In the case of Burkholder v. Okmulgee Coal Co. et al., 82 Okla. 80, 196 P. 679, we stated the applicable rule of law in paragraph 2 of the syllabus in the following language:
"The general rule is that in order to render the purchasing company personally liable for the debts of the selling corporation, it must appear that (a) there be an agreement to assume such debts; (b) the circumstances surrounding the transaction must warrant a finding that there was a consolidation of the two corporations; or (c) that the purchasing corporation was a mere continuation of the selling corporation; or (d) that the transaction was fraudulent in fact."
To the same effect see Spring Creek Oil Corp. v. Dillman, 90 Okla. 129, 215 P. 1053. The holding of the trial court that the Eufaula Abstract Company was a mere continuation of the Oklahoma Title Company, and, as such, was liable for the debts of the latter corporation, is amply sustained by the evidence in this case when viewed in the light of the foregoing authorities.
The remaining assignments of error urged in the briefs relate to the liability of both of the corporations. Defendants herein filed a supplemental motion for new trial based upon the grounds of newly discovered evidence. The motion was supported by affidavits setting forth the nature and character of the evidence alleged to have been newly discovered. The plaintiff filed a response to this motion, supporting the same by affidavits. It will be unnecessary for us to review in detail the alleged newly discovered evidence. The response of plaintiff established that the so-called newly discovered evidence was known to one of the attorneys for the defendants before the time of trial. The trial court is justified in denying a motion for new trial on the ground of newly discovered evidence when it appears either that such evidence was known to the moving party at the time of trial or that such party failed to exercise reasonable diligence to secure such evidence. See Hobbs v. Smith et al., 27 Okla. 830, 115 P. 347; Bank of Chelsea v. School Dist. No. 1, 62 Okla. 185, 162 P. 809; First Nat. Bank of Taloga et al. v. Farmers State Guaranty Bank et al., 62 Okla. 30, 161 P. 1063; McCants v. Thompson, 27 Okla. 706, 115 P. 600. Furthermore, the motion for new trial based upon the ground of newly discovered evidence is addressed to the sound discretion of the trial court, and its decision with respect to the same will not be disturbed on appeal unless an abuse of discretion appears. See Summers v.

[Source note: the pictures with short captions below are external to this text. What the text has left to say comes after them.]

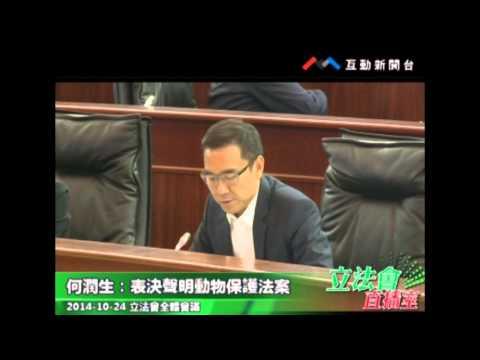 何潤生20141024立法會全體會議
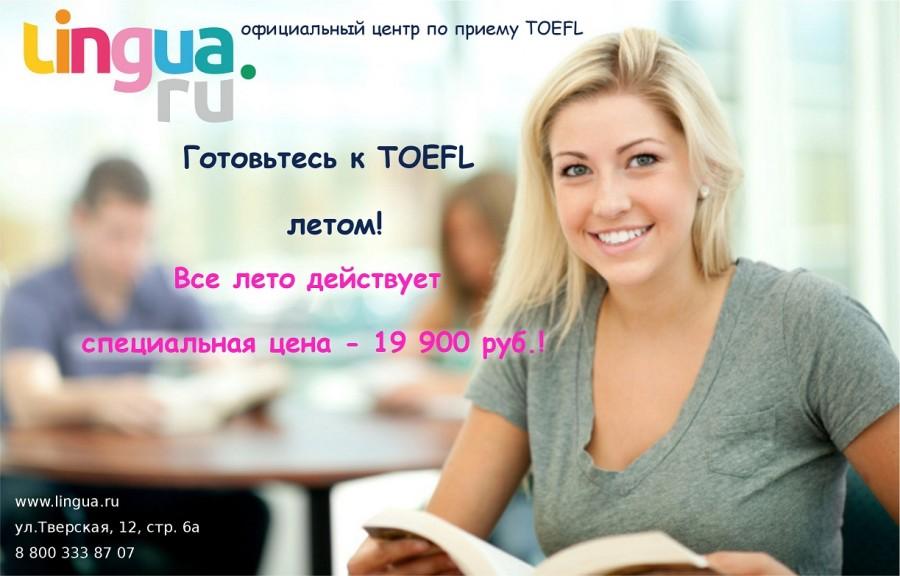 TOEFL1small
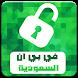 هوت سبوت في بي إن VPN بروكسي السعودية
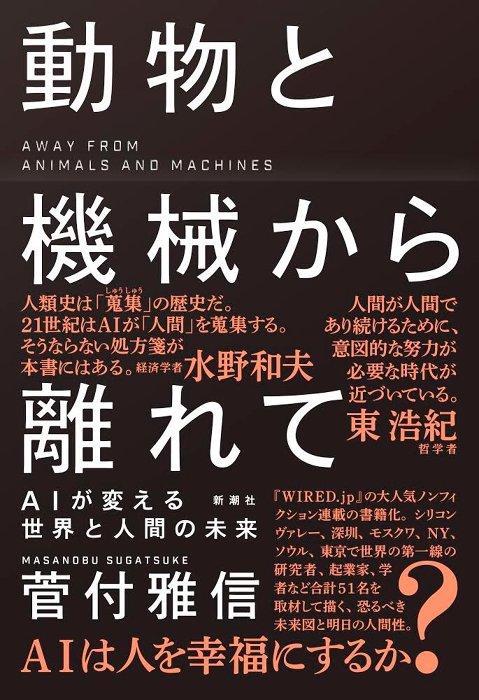 『動物と機械から離れて 〜AIが変える世界と人間の未来〜』表紙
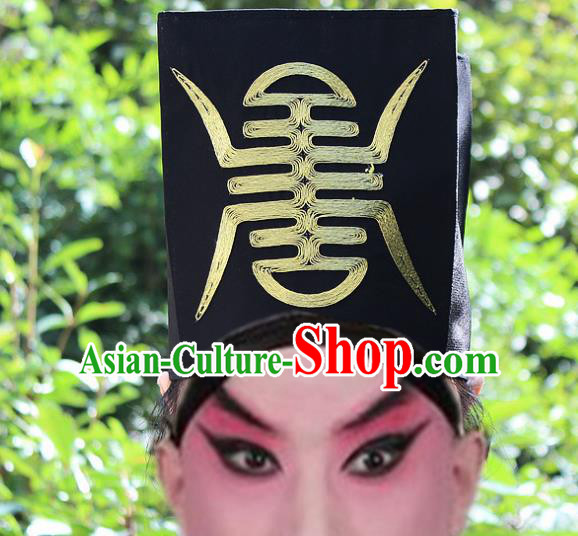 Traditional China Beijing Opera Young Men Hair Accessories Song Dynasty Government Runners Headwear, Ancient Chinese Peking Opera Niche Hat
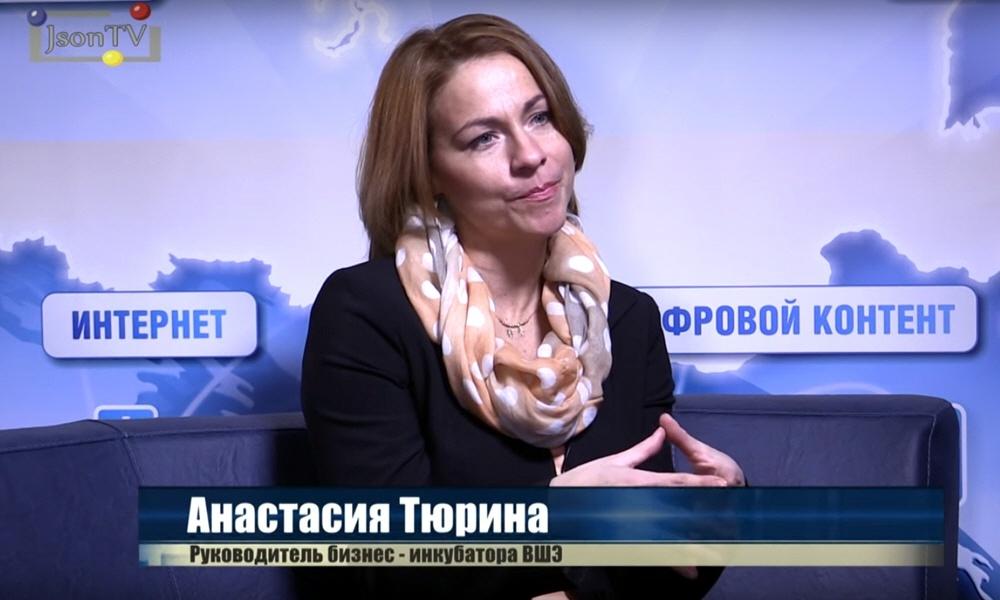 Анастасия Тюрина - руководитель бизнес-инкубатора Высшей Школы Экономики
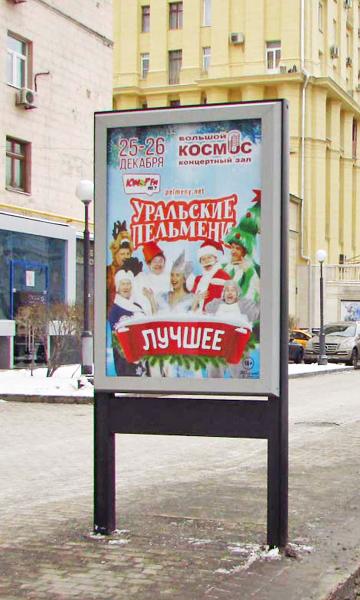 Наружная реклама для «Уральских Пельменей»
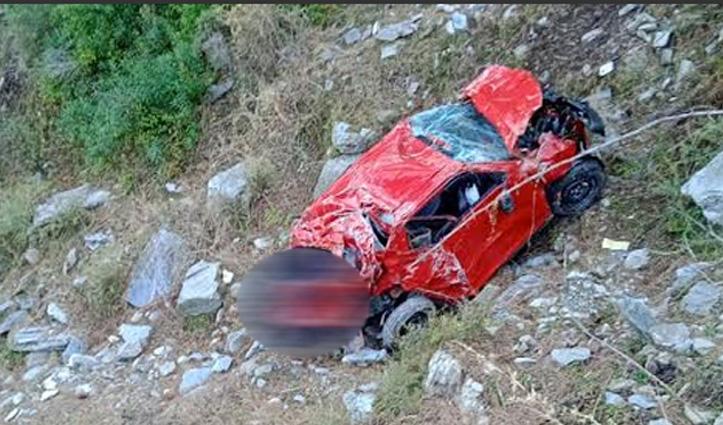 Chamba: खाई में गिरी कार, दादा और 4 वर्षीय पोते की गई जान-एक गंभीर घायल
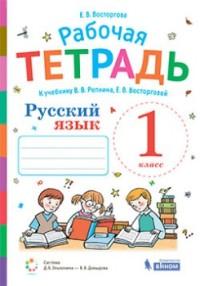 Русский язык. 1 кл.: Рабочая тетрадь к учеб. Репкина В.В.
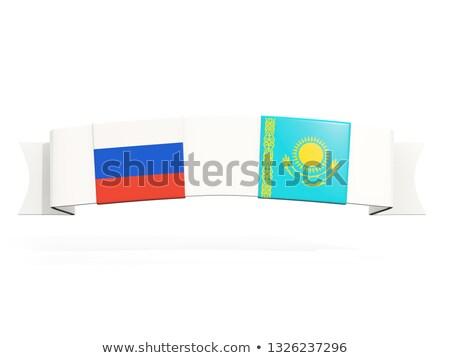 баннер два квадратный флагами Россия Казахстан Сток-фото © MikhailMishchenko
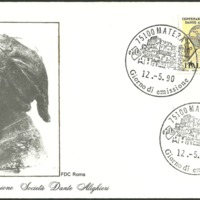 First Day Cover - Italy - 1990 - Roma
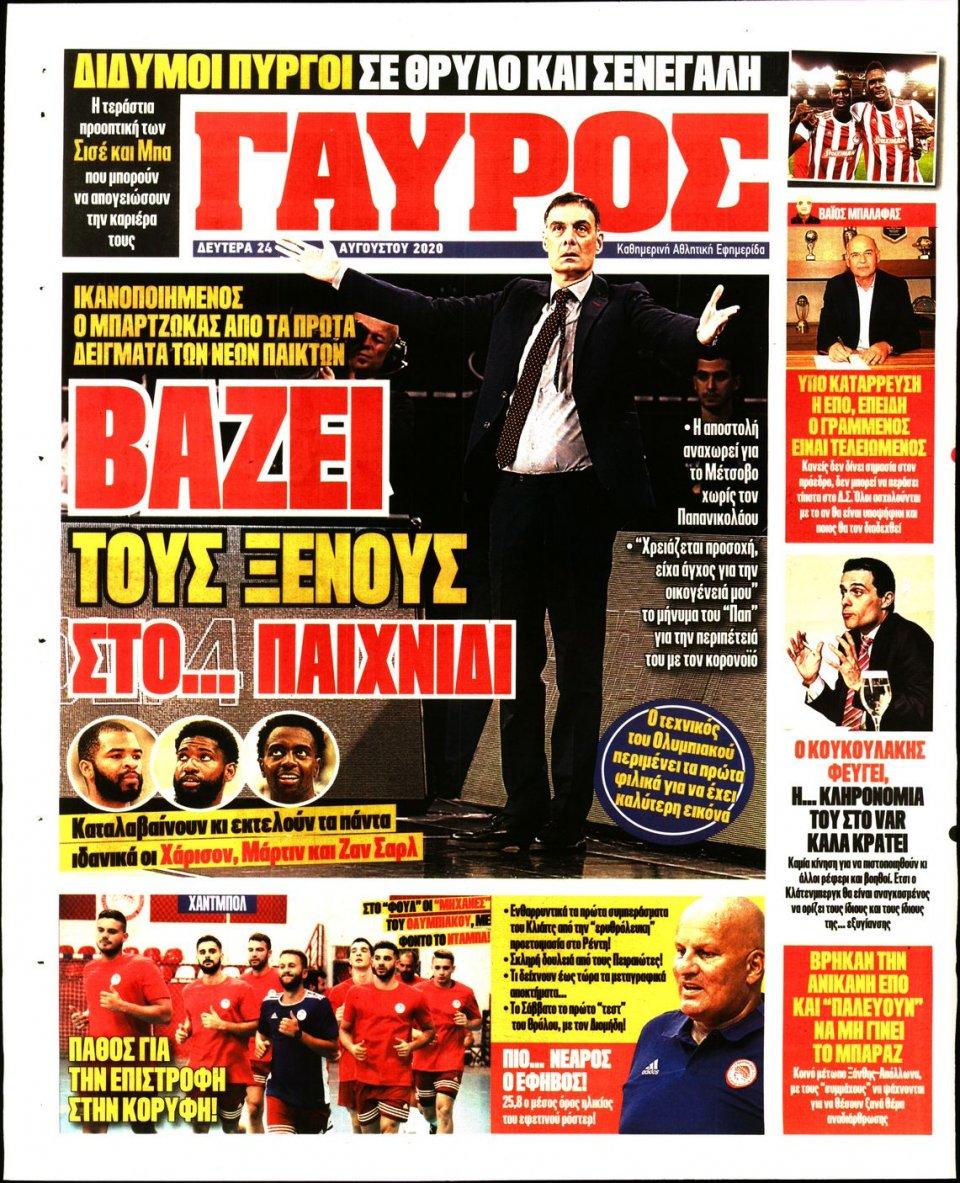 Οπισθόφυλλο Εφημερίδας - Πρωταθλητής - 2020-08-24
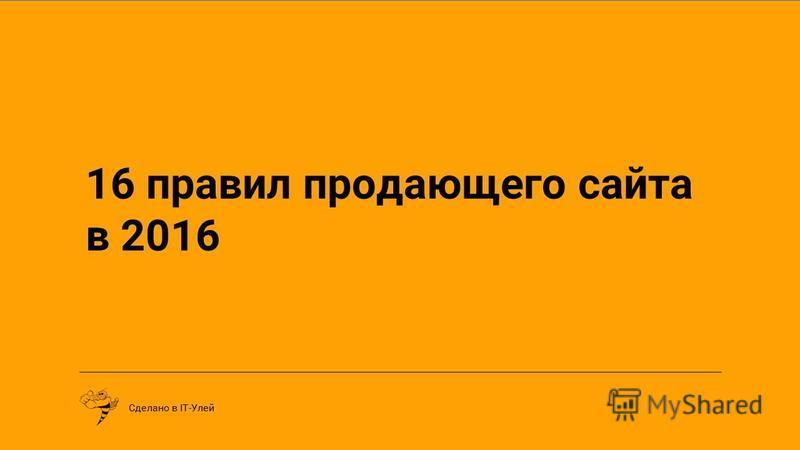 16 правил продающего сайта в 2016 Сделано в IT-Улей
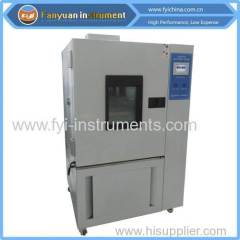 YG751D-125 Programmable Temperature & Humidity Chamber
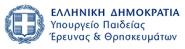 Υπουργείο Παιδείας Έρευνας και Θρησκευμάτων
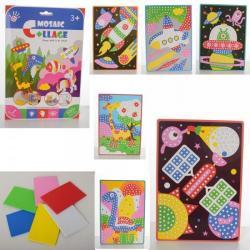 Мозаика 300 деталей, 7010-11-2-3-4-5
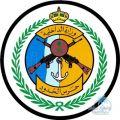 حرس الحدود: إنقاذ سفينة نفط إيرانية بالقرب من ميناء جدة الإسلامي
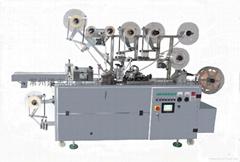 First Aid Adhesive Plaster Manufacturing Machine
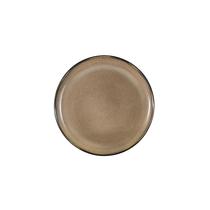 Тарелка закусочная Julia Vysotskaya Copper JV-HL889440 21 см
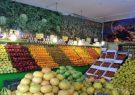 جزئیات نرخ عمدهفروشی انواع میوه و صیفی – ۱۱ مرداد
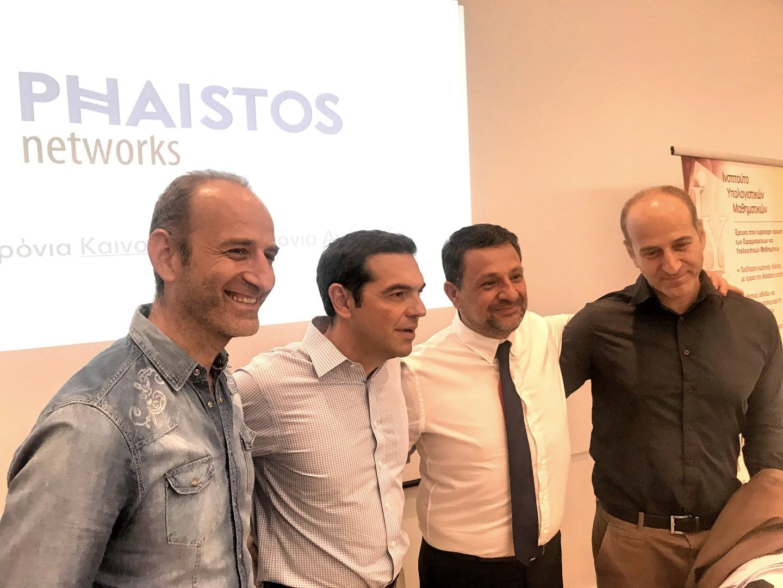 tsipras festos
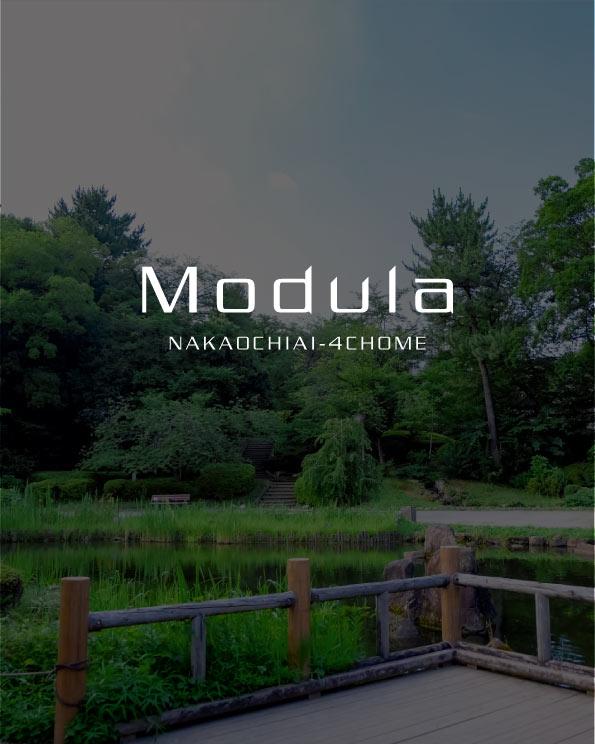 Modula中落合4丁目【土地分譲】のイメージ画像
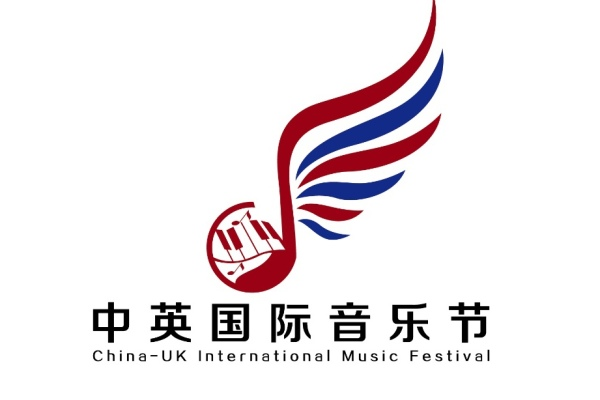 China-UK International Music Festival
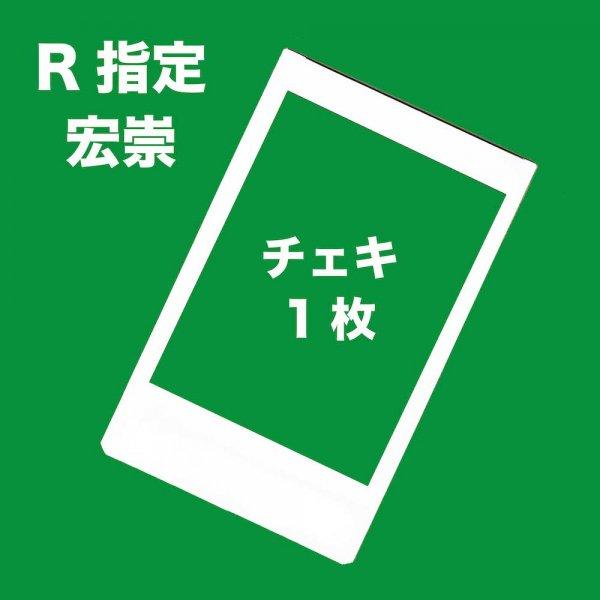 【R指定】宏崇 過去チェキ ※数量限定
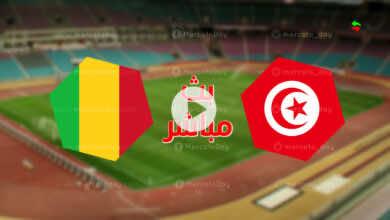 مشاهدة مباراة تونس ومالي في بث مباشر بتحضيرات تصفيات كأس العالم 2022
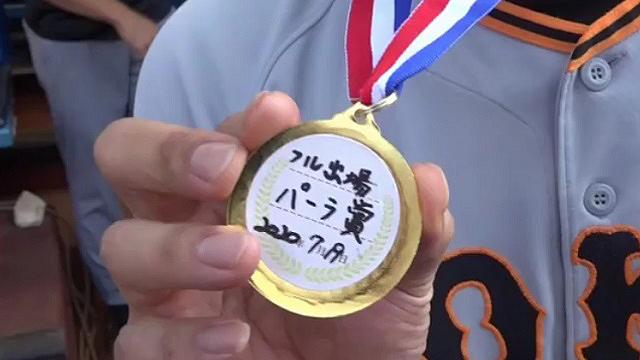 パーラが中島に渡したパーラ賞のメダル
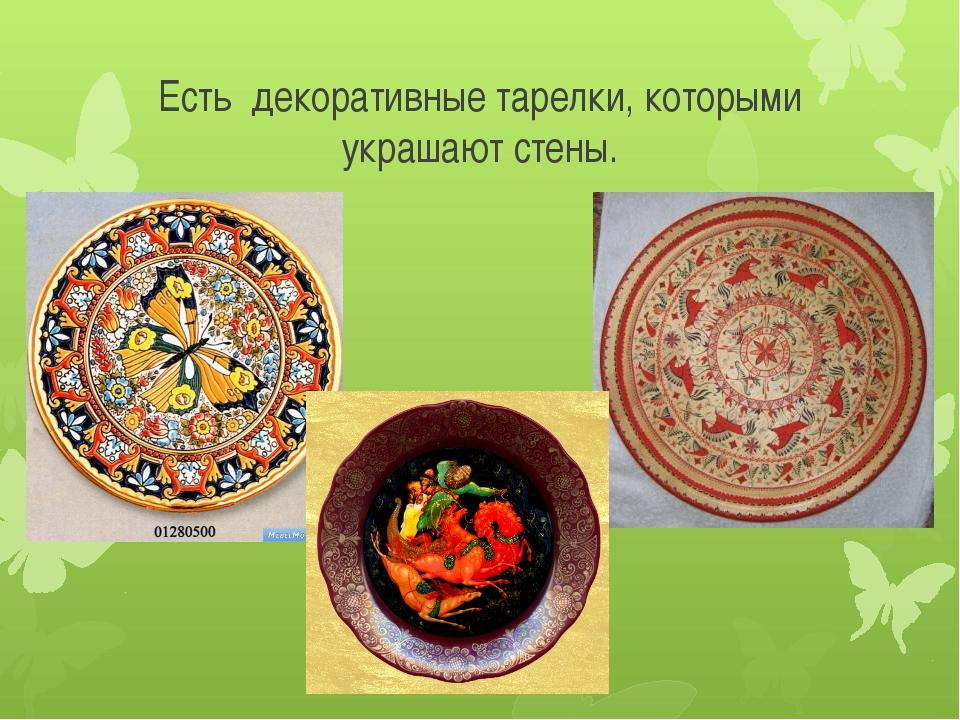 Есть декоративные тарелки, которыми украшают стены.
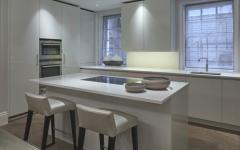 cuisine chic aménagement design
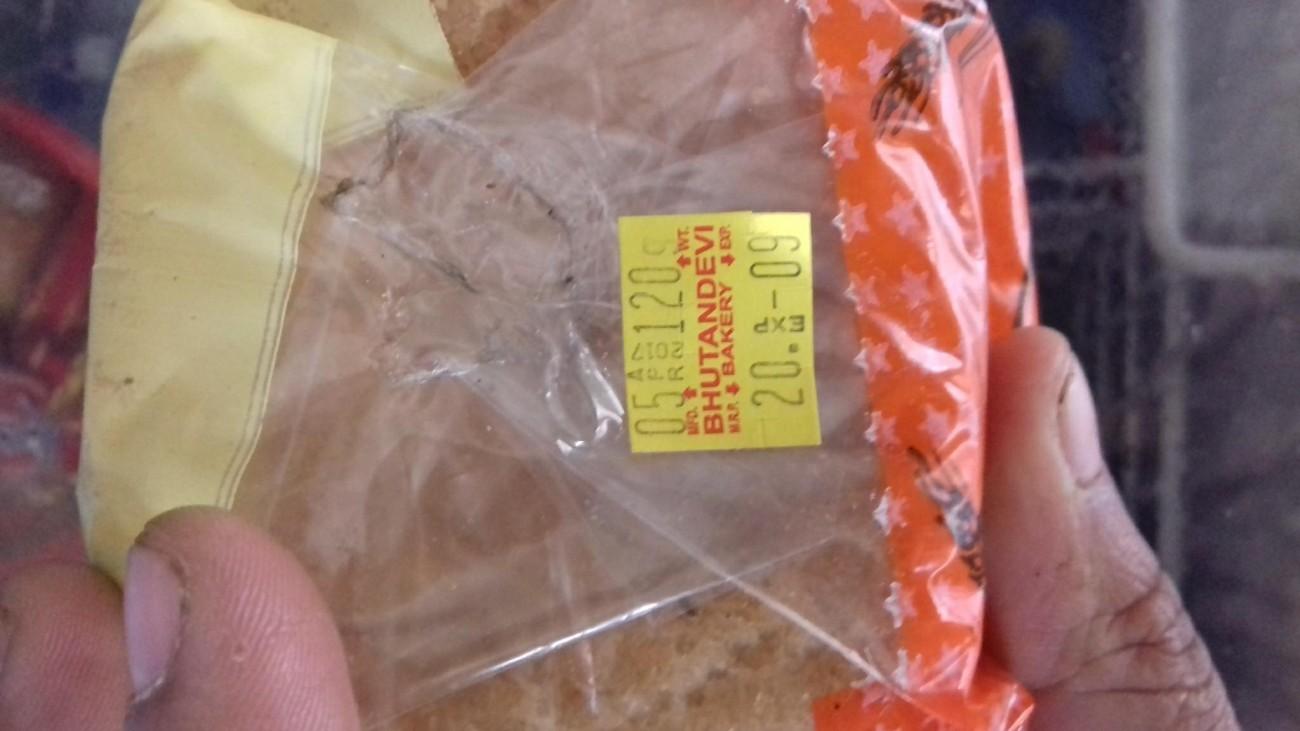 Bread-1523271001.jpg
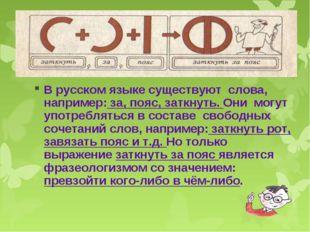 В русском языке существуют слова, например: за, пояс, заткнуть. Они могут упо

Williams et al., 128 Okla. 9, 260 P. 1064. The record in this case does not disclose an abuse of discretion of the trial court in denying the supplemental motion for new trial.
The defendants also urge that the trial court erred in admitting testimony to the effect that the plaintiff made the loan of money involved in this case through an agent for the reason that in her pleadings she set forth the act of loaning the money as though it had been personally performed by her. Defendants say that this evidence was a variance with the pleading. There is no merit in this contention. It is fundamental law that in an action by or against a principal based upon a contract executed through an agent, the transaction may be pleaded as though performed by the principal without disclosing the fact of agency. See 2 C. J. 904. See, also, Southern Surety Co. v. Gilkey-Duff Hardware Co., 166 Okla. 84, 26 P.2d 144.
There are other arguments made in the brief which we deem unnecessary to discuss in this opinion.
The judgment of the trial court is affirmed.
McNEILL, C. J., and PHELPS, CORN, and GIBSON, JJ., concur.